The main shortfall in the new Cabinet formation is that there were new, unjustified —as well— additions to the team. In spite of some of them being enlightened, rising youths; throwing such numbers into the government body, clearly is a product of various social and political parameters, favouritism —as usual, and quota considerations, making the current team seem lacking of authentic homogeneity in its midst!

I would say, that this formation in its final combination was not put together by the new Premier, and that his initial list was shorter and more consistent. However, unfortunately; many of our governments were formed this way!

That being political tradition, the shocking thing about it however, to many politicians and spectators; was the reinstatement of Interior Minister Salameh Hammad, after being cast out about 40 days ago. His resignation was a surprise, and his return was a shock!

When the man walked out of government, many rumours were raised, and stories were fabricated about the reason behind his surprising departure, especially since he was appointed in a government reshuffle in May 2015, only to break formation in April 2016, in an emergent reshuffle of Nsoor’s government to instate Dr Khaled Kalaldeh president of the Independent Elections Commission (IEC); entailed the exchange of Hammad!

Hammad’s exchange was only result of Dr Nsoor’s persistence to include him in the reshuffle, after the relationship between the two deteriorated to the point of no return and news of the static between the two became public!
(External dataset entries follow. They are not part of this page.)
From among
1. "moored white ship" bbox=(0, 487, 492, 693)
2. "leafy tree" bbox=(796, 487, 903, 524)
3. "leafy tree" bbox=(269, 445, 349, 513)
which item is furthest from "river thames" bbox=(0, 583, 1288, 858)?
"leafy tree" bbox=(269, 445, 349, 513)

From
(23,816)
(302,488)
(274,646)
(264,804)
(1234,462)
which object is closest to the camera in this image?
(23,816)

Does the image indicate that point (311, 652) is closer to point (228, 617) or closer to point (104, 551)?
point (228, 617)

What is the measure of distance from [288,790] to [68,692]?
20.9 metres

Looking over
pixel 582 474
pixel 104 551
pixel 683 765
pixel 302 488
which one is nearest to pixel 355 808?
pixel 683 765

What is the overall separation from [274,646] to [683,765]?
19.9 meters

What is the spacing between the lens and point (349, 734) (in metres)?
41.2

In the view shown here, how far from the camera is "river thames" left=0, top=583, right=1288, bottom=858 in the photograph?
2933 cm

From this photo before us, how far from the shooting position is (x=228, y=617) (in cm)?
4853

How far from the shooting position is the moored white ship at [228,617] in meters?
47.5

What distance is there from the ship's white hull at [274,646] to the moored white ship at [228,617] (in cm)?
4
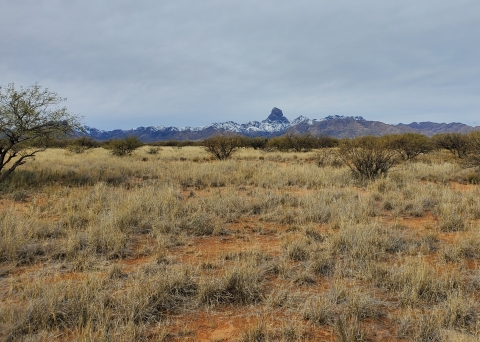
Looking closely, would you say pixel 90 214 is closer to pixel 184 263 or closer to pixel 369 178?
pixel 184 263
Other decision circles were reluctant to see this change through, but the Premier insisted. Nonetheless, to be consistent myself, I had previously criticised bringing Hammad back to head the Interior Ministry after years of absence, in the first article I wrote about him, as I personally saw it as a negative indicator, only to be surprised by his performance, boldness, adequacy, and persistence to address the phenoms of understating legal authority and outlawry against public welfare!

Let us just say the decision maker wanted to right the wrongs of Nsoor, in this case; and that is a good thing. We also wish of the new Minister, who contributed to the management of the 1989 elections, under the government of Sharif Zeid bin Shaker, to help reproduce the same process with the same integrity soon. However, what is out of context and Jordanian political norm, is what happened to the two ministers; Mazen Qadi and Yousef Shawarbeh!

The two men were on the ministerial team for no longer than 40 days. Obviously, they agreed to join the new government on the basis of an implicit arrangement, or perhaps a gentlemen’s deal; that they will not be cast out with the departing government —Nsoor’s, which was not expected to endure long, and that they will probably be on the new team.

Qadi and Shawarbeh were not really put to the test, and their departure is harmful to them. Instead, their names could have been thrown into the mix of quota-based appointments, to be reinstated in other ministries for example. Should we accept the recent events with Mazen Qadi, previously head of the General Security Directorate, former Representative, with an extensive history in government, what is even more unacceptable is what happened to Yousef Shawarbeh!

Once again, appointments are thrown about, in and out, on basis besides adequacy and qualification, in spite of the persistent clutch to adequacy and technocratic ministers, as previously done with those ministers who did well in the recently folded phase.